Abbas' cabinet had to show security credentials to Israel and reclaim street credibility from terrorist groups such as Hamas. Abbas handled the dilemma beautifully, summoning an all-star lineup. He proposed to oust many of Arafat's cronies or relegate them to small-time ministries. Abbas chose sharp-tongued reformers such as Gaza Security Chief Mohammed Dahlan for the high-profile positions and kept the most important portfolio of interior minister -- responsible for the security forces that hunt and arrest terrorists -- for himself. The only thing standing between Abbas and his cabinet was the approval of the parliament's largest political party, Fatah.

ARAFAT'S OBJECTIONS

But Arafat, who controls Fatah, threw a wrench into the proceedings with objections about how his allies had been treated.

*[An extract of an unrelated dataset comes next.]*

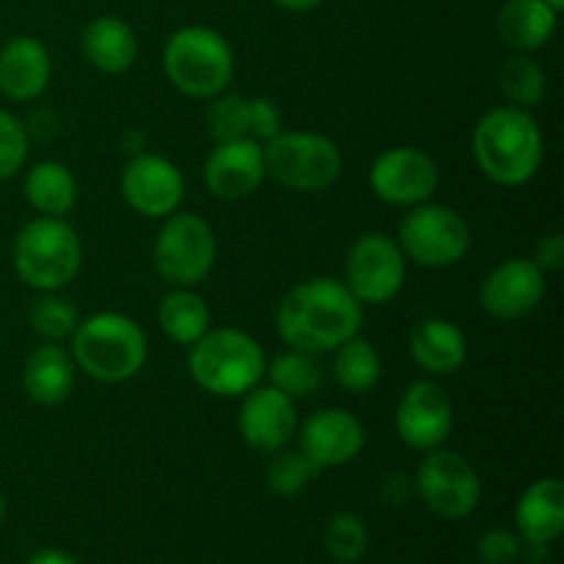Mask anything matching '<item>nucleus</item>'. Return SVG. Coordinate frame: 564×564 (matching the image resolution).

''He's outmaneuvering his rivals,'' said David Makovsky, a senior fellow at the Washington Institute for Near East Policy. ''Everyone's riveted on Iraq, and he's using that opportunity to sabotage from within the most hopeful moment of reform.'' Arafat isn't interested in Israeli concessions that undermine his authoritarian control of the Palestinian people. He is concerned mostly with the growing opinion that he is irrelevant to the peace process, a perception that his defeatism -- and his contempt for reform's champions such as Abbas -- only confirmed.

Fortunately, other parties are more willing to compromise. Bowing to mounting U.S. pressure, Sharon has shown unusual willingness to compromise on settlements. He says that he anticipates ''a parting from places that are connected to the whole course of our history. . . . I do not think we have to rule over another people and run their lives.'' Sharon and Abbas, if they can throw off the spectre of Arafat and let themselves be guided by the Quartet, may return to the negotiating table in earnest.

Arafat's veto power over Abbas cabinet is almost as devastating a weapon as the suicide bombers who have traditionally undermined peace talks. But the process of circumventing him has already begun, and on Sunday, Abbas will present his reshuffled group to the Palestinian parliament for approval. Before then, the Quartet should pressure Fatah members to choose Abbas, the reformer, over Arafat, the defeatist.

It's a choice that Bush could ease by extracting a promise from Sharon to close a key settlement such as the Tomb of the Patriarchs in Hebron -- where the Palestinian population of 130,000 outnumbers a stubborn enclave of 400 Jews -- when Fatah ratifies the cabinet. That would expose Arafat's unconscionable self-promotion, cut him out of the process and augment the popular mandate for reform.

Adam B. Kushner edits the Columbia Political Review.